**DESCRIPTION OF THE TASK**
From the first line to the last, write out the records exactly, leaving the pictures behind.

** Opening PROVIDED DATA block **

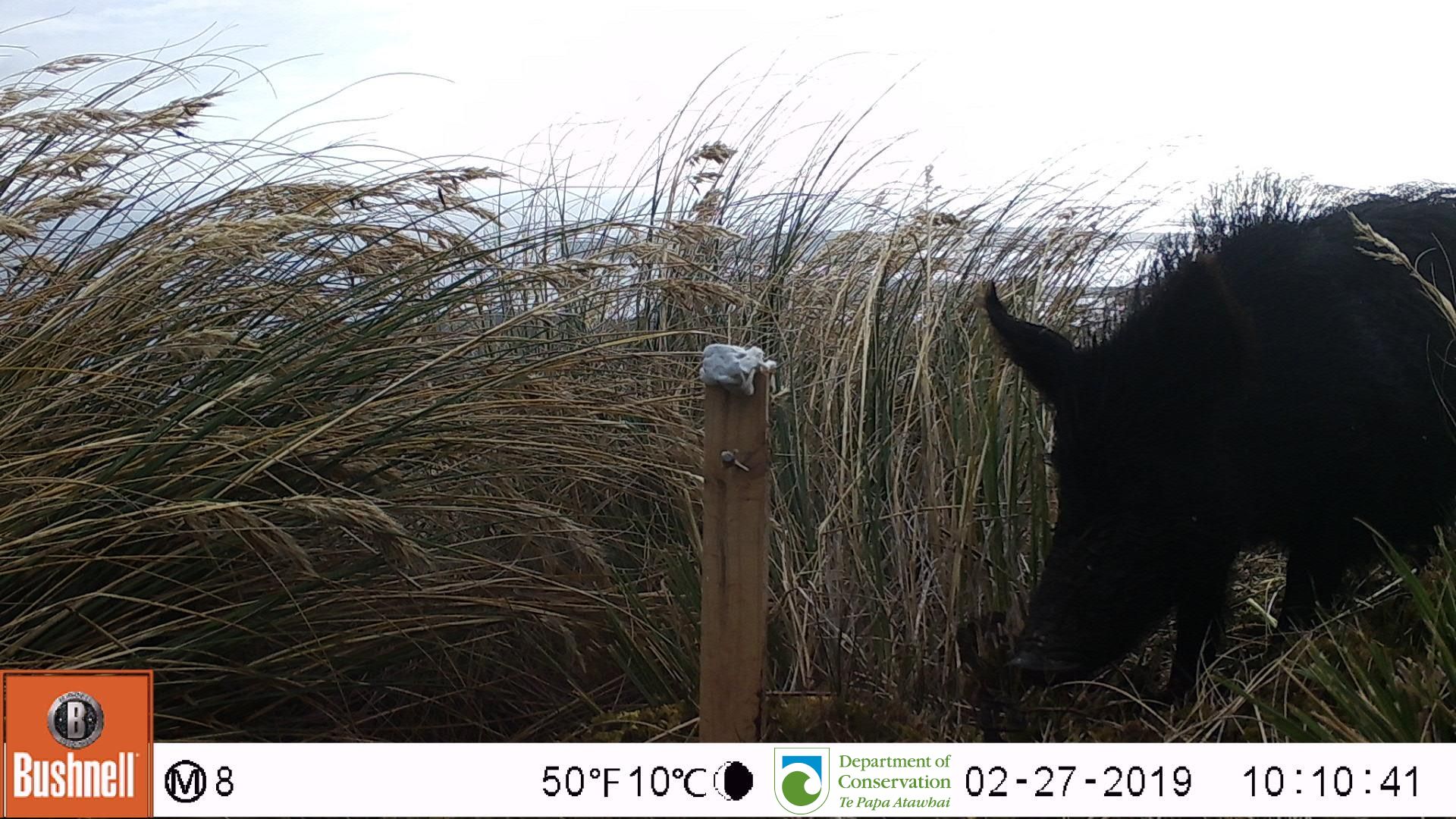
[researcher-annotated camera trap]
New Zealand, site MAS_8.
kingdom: Animalia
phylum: Chordata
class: Mammalia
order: Artiodactyla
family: Suidae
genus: Sus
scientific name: Sus scrofa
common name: pig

** Closing PROVIDED DATA block **

**RESULT**
[researcher-annotated camera trap]
New Zealand, site MAS_8.
kingdom: Animalia
phylum: Chordata
class: Mammalia
order: Artiodactyla
family: Suidae
genus: Sus
scientific name: Sus scrofa
common name: pig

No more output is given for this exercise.